Rewrite the records from the line containing "Can you pick from" through the line containing "which is nearest" as a numbered list, skipping any blank lines. Include both of those lines and nothing outside that range.

Material

* BEGIN *

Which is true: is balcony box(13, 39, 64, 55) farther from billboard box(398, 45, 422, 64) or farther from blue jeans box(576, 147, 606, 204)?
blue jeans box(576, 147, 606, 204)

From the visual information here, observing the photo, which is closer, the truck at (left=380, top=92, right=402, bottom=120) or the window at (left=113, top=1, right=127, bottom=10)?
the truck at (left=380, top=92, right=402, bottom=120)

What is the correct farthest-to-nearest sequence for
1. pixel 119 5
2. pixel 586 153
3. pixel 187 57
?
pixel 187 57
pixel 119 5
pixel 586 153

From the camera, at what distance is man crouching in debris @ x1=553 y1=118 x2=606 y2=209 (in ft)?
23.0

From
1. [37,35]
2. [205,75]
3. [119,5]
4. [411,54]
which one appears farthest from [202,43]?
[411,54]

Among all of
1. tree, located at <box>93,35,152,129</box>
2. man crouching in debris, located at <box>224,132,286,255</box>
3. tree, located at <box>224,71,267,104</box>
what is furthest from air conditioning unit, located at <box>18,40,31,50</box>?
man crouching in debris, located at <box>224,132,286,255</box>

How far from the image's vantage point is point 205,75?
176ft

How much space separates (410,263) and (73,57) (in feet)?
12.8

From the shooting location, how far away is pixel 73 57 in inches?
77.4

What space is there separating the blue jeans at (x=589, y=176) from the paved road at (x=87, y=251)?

* END *
* BEGIN *

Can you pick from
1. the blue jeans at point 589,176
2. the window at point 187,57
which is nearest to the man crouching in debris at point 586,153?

* END *

Exercise answer
1. Can you pick from
2. 1. the blue jeans at point 589,176
3. 2. the window at point 187,57
4. which is nearest to the man crouching in debris at point 586,153?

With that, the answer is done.